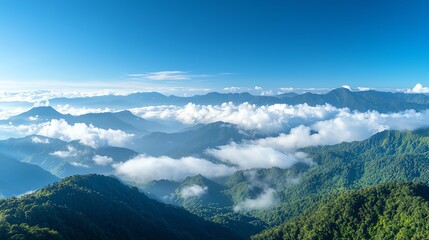 Breathtaking mountain landscape under a clear blue sky, with lush green hills and clouds rolling through the valleys. A perfect scene capturing the beauty of nature and serenity.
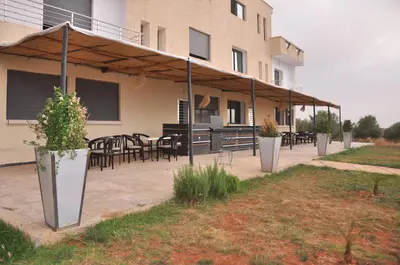 a patio with tables and chairs in front of a building at Amira Suite Double with Bathroom in Fès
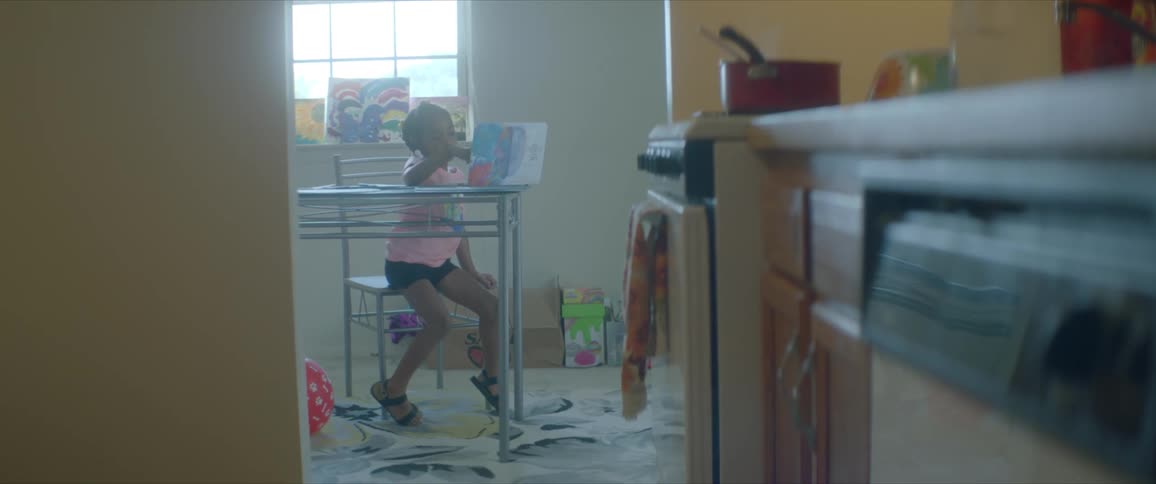 Little girl sits past a kitchen in a play room with toys and childs artwork at a table playing on a tablet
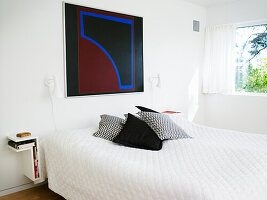 Modern bedroom with large abstract painting and patterned throw pillows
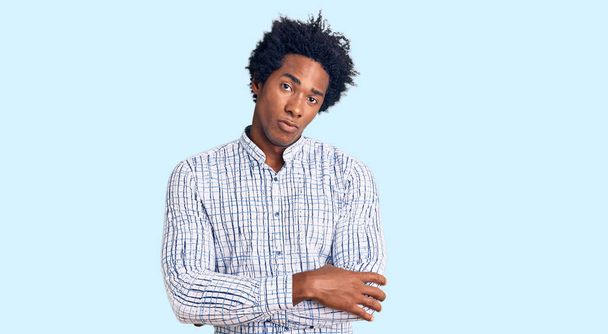 Schöner afrikanisch-amerikanischer Mann mit Afro-Haaren in lässiger Kleidung, skeptisch und nervös, ablehnender Gesichtsausdruck mit verschränkten Armen. Negative Person.  - Foto, Bild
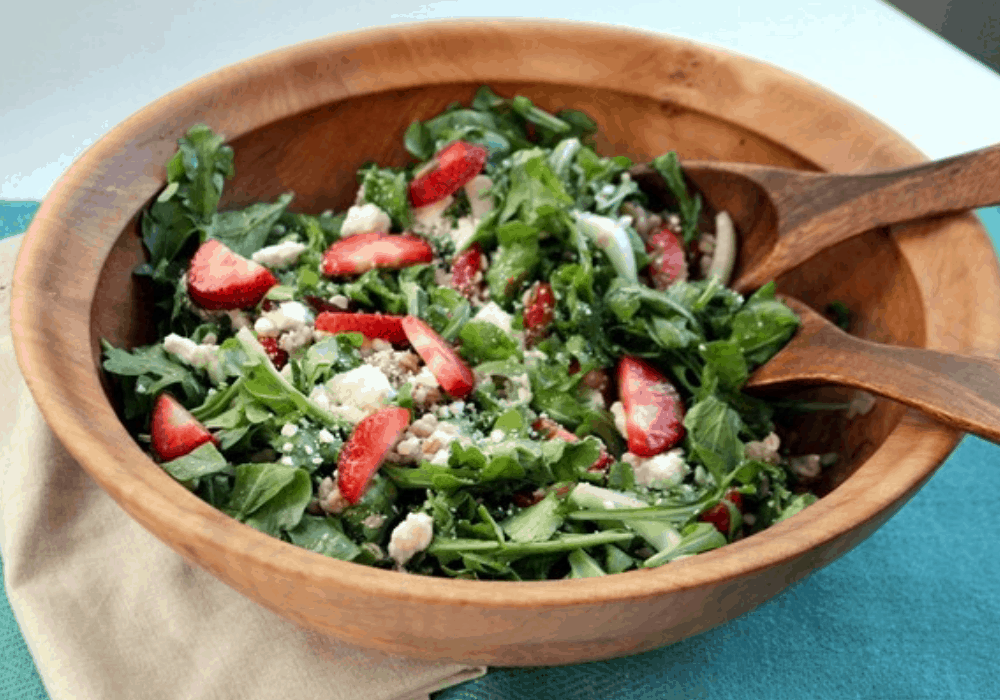 strawberry fennel salad with barley in a large wooden salad bowl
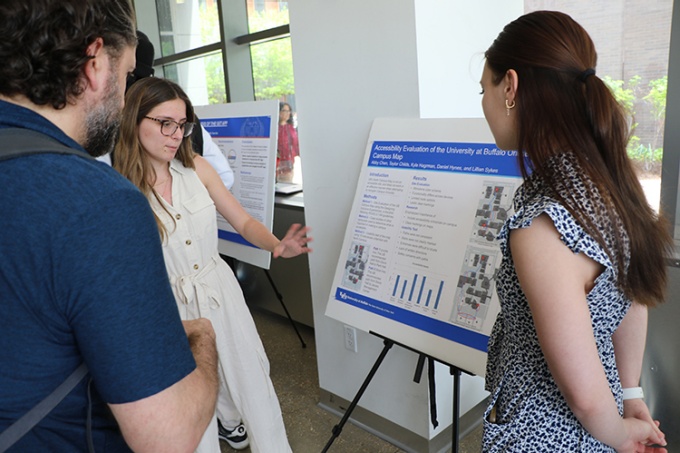 A student presents her research poster to faculty members. 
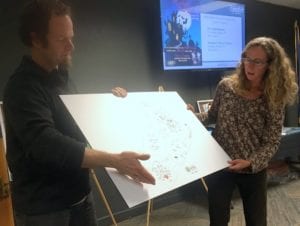 Dave Neutzel (l.) and Bridget Hitchcock explain the playground's innovative design. (KCAW photo/Robert Woolsey)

■ ■ ■ ■ ■ ■ ■

Task objective:
Your job is to repeat every entry exactly, keeping all pictures out of the copy.

Solution:
 Breathtaking mountain landscape under a clear blue sky, with lush green hills and clouds rolling through the valleys. A perfect scene capturing the beauty of nature and serenity.
 a patio with tables and chairs in front of a building at Amira Suite Double with Bathroom in Fès
 Little girl sits past a kitchen in a play room with toys and childs artwork at a table playing on a tablet
 Modern bedroom with large abstract painting and patterned throw pillows
 Schöner afrikanisch-amerikanischer Mann mit Afro-Haaren in lässiger Kleidung, skeptisch und nervös, ablehnender Gesichtsausdruck mit verschränkten Armen. Negative Person.  - Foto, Bild
 strawberry fennel salad with barley in a large wooden salad bowl
 A student presents her research poster to faculty members. 
 Dave Neutzel (l.) and Bridget Hitchcock explain the playground's innovative design. (KCAW photo/Robert Woolsey)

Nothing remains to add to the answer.